**Data for this task**

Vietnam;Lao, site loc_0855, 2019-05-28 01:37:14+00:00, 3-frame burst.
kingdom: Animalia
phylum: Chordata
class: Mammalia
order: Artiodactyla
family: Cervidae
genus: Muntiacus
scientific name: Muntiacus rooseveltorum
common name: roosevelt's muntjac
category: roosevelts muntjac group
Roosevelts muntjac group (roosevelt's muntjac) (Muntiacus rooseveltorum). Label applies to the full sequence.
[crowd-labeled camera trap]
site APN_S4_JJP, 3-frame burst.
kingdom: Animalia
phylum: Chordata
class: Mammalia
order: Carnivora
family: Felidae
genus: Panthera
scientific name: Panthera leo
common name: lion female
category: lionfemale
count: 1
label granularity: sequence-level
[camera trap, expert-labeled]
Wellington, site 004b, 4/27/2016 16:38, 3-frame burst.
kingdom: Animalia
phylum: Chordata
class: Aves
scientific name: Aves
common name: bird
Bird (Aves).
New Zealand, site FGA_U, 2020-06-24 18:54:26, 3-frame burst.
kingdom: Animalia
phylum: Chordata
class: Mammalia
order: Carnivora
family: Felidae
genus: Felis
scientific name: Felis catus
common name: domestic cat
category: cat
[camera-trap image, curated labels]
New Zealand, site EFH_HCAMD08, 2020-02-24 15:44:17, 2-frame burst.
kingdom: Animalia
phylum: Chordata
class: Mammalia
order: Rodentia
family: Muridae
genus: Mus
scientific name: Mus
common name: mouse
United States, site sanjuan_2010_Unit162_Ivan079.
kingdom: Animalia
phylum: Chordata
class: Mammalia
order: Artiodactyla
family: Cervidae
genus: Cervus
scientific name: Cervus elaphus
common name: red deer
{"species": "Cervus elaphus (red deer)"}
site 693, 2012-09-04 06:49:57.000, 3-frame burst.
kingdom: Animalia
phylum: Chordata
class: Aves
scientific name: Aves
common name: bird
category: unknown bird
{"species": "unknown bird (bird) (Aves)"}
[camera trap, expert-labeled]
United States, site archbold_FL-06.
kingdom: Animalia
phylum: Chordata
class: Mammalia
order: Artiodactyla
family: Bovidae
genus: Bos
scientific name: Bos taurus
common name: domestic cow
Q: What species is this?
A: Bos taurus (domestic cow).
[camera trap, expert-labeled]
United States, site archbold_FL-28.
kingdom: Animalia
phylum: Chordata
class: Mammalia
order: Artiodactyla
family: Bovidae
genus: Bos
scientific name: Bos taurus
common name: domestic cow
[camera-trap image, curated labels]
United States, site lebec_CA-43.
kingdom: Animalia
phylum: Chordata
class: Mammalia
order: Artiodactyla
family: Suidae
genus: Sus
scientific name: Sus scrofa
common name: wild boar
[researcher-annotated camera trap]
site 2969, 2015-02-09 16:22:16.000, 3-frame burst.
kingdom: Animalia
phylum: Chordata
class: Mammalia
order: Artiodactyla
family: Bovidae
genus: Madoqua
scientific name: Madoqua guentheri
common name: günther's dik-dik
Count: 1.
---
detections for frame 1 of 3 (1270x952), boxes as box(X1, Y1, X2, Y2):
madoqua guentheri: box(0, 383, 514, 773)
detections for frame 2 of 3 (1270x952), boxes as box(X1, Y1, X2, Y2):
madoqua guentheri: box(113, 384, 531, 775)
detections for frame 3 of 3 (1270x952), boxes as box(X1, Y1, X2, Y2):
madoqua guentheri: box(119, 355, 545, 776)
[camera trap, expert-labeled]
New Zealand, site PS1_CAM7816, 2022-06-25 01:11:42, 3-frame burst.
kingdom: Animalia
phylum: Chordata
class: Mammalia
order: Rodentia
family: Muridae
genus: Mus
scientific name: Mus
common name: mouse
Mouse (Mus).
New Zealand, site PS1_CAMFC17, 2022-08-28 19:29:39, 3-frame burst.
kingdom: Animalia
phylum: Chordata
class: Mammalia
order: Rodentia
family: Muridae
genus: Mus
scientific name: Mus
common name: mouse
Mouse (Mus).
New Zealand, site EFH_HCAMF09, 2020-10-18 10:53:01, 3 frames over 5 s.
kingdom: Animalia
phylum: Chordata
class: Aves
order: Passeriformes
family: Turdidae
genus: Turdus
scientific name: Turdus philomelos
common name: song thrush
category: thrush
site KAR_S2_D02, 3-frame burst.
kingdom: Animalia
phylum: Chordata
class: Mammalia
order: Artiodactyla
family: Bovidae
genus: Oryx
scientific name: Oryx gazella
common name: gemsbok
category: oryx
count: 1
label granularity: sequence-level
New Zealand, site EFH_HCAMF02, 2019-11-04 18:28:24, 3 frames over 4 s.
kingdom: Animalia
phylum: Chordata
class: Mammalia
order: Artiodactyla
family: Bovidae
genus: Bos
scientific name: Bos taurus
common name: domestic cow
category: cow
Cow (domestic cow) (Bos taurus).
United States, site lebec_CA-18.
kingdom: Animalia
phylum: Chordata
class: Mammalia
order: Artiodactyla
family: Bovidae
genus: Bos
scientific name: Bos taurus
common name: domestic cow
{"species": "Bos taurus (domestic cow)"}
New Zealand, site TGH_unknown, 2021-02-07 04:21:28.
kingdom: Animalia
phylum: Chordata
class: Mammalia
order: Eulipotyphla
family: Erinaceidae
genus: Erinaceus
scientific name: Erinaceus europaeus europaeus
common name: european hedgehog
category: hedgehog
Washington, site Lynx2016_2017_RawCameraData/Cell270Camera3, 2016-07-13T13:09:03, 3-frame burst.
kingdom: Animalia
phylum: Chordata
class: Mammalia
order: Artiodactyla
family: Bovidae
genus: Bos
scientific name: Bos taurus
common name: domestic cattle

**Directions**
Your job is to transcribe the listing exactly, line for line.

**Result**
Vietnam;Lao, site loc_0855, 2019-05-28 01:37:14+00:00, 3-frame burst.
kingdom: Animalia
phylum: Chordata
class: Mammalia
order: Artiodactyla
family: Cervidae
genus: Muntiacus
scientific name: Muntiacus rooseveltorum
common name: roosevelt's muntjac
category: roosevelts muntjac group
Roosevelts muntjac group (roosevelt's muntjac) (Muntiacus rooseveltorum). Label applies to the full sequence.
[crowd-labeled camera trap]
site APN_S4_JJP, 3-frame burst.
kingdom: Animalia
phylum: Chordata
class: Mammalia
order: Carnivora
family: Felidae
genus: Panthera
scientific name: Panthera leo
common name: lion female
category: lionfemale
count: 1
label granularity: sequence-level
[camera trap, expert-labeled]
Wellington, site 004b, 4/27/2016 16:38, 3-frame burst.
kingdom: Animalia
phylum: Chordata
class: Aves
scientific name: Aves
common name: bird
Bird (Aves).
New Zealand, site FGA_U, 2020-06-24 18:54:26, 3-frame burst.
kingdom: Animalia
phylum: Chordata
class: Mammalia
order: Carnivora
family: Felidae
genus: Felis
scientific name: Felis catus
common name: domestic cat
category: cat
[camera-trap image, curated labels]
New Zealand, site EFH_HCAMD08, 2020-02-24 15:44:17, 2-frame burst.
kingdom: Animalia
phylum: Chordata
class: Mammalia
order: Rodentia
family: Muridae
genus: Mus
scientific name: Mus
common name: mouse
United States, site sanjuan_2010_Unit162_Ivan079.
kingdom: Animalia
phylum: Chordata
class: Mammalia
order: Artiodactyla
family: Cervidae
genus: Cervus
scientific name: Cervus elaphus
common name: red deer
{"species": "Cervus elaphus (red deer)"}
site 693, 2012-09-04 06:49:57.000, 3-frame burst.
kingdom: Animalia
phylum: Chordata
class: Aves
scientific name: Aves
common name: bird
category: unknown bird
{"species": "unknown bird (bird) (Aves)"}
[camera trap, expert-labeled]
United States, site archbold_FL-06.
kingdom: Animalia
phylum: Chordata
class: Mammalia
order: Artiodactyla
family: Bovidae
genus: Bos
scientific name: Bos taurus
common name: domestic cow
Q: What species is this?
A: Bos taurus (domestic cow).
[camera trap, expert-labeled]
United States, site archbold_FL-28.
kingdom: Animalia
phylum: Chordata
class: Mammalia
order: Artiodactyla
family: Bovidae
genus: Bos
scientific name: Bos taurus
common name: domestic cow
[camera-trap image, curated labels]
United States, site lebec_CA-43.
kingdom: Animalia
phylum: Chordata
class: Mammalia
order: Artiodactyla
family: Suidae
genus: Sus
scientific name: Sus scrofa
common name: wild boar
[researcher-annotated camera trap]
site 2969, 2015-02-09 16:22:16.000, 3-frame burst.
kingdom: Animalia
phylum: Chordata
class: Mammalia
order: Artiodactyla
family: Bovidae
genus: Madoqua
scientific name: Madoqua guentheri
common name: günther's dik-dik
Count: 1.
---
detections for frame 1 of 3 (1270x952), boxes as box(X1, Y1, X2, Y2):
madoqua guentheri: box(0, 383, 514, 773)
detections for frame 2 of 3 (1270x952), boxes as box(X1, Y1, X2, Y2):
madoqua guentheri: box(113, 384, 531, 775)
detections for frame 3 of 3 (1270x952), boxes as box(X1, Y1, X2, Y2):
madoqua guentheri: box(119, 355, 545, 776)
[camera trap, expert-labeled]
New Zealand, site PS1_CAM7816, 2022-06-25 01:11:42, 3-frame burst.
kingdom: Animalia
phylum: Chordata
class: Mammalia
order: Rodentia
family: Muridae
genus: Mus
scientific name: Mus
common name: mouse
Mouse (Mus).
New Zealand, site PS1_CAMFC17, 2022-08-28 19:29:39, 3-frame burst.
kingdom: Animalia
phylum: Chordata
class: Mammalia
order: Rodentia
family: Muridae
genus: Mus
scientific name: Mus
common name: mouse
Mouse (Mus).
New Zealand, site EFH_HCAMF09, 2020-10-18 10:53:01, 3 frames over 5 s.
kingdom: Animalia
phylum: Chordata
class: Aves
order: Passeriformes
family: Turdidae
genus: Turdus
scientific name: Turdus philomelos
common name: song thrush
category: thrush
site KAR_S2_D02, 3-frame burst.
kingdom: Animalia
phylum: Chordata
class: Mammalia
order: Artiodactyla
family: Bovidae
genus: Oryx
scientific name: Oryx gazella
common name: gemsbok
category: oryx
count: 1
label granularity: sequence-level
New Zealand, site EFH_HCAMF02, 2019-11-04 18:28:24, 3 frames over 4 s.
kingdom: Animalia
phylum: Chordata
class: Mammalia
order: Artiodactyla
family: Bovidae
genus: Bos
scientific name: Bos taurus
common name: domestic cow
category: cow
Cow (domestic cow) (Bos taurus).
United States, site lebec_CA-18.
kingdom: Animalia
phylum: Chordata
class: Mammalia
order: Artiodactyla
family: Bovidae
genus: Bos
scientific name: Bos taurus
common name: domestic cow
{"species": "Bos taurus (domestic cow)"}
New Zealand, site TGH_unknown, 2021-02-07 04:21:28.
kingdom: Animalia
phylum: Chordata
class: Mammalia
order: Eulipotyphla
family: Erinaceidae
genus: Erinaceus
scientific name: Erinaceus europaeus europaeus
common name: european hedgehog
category: hedgehog
Washington, site Lynx2016_2017_RawCameraData/Cell270Camera3, 2016-07-13T13:09:03, 3-frame burst.
kingdom: Animalia
phylum: Chordata
class: Mammalia
order: Artiodactyla
family: Bovidae
genus: Bos
scientific name: Bos taurus
common name: domestic cattle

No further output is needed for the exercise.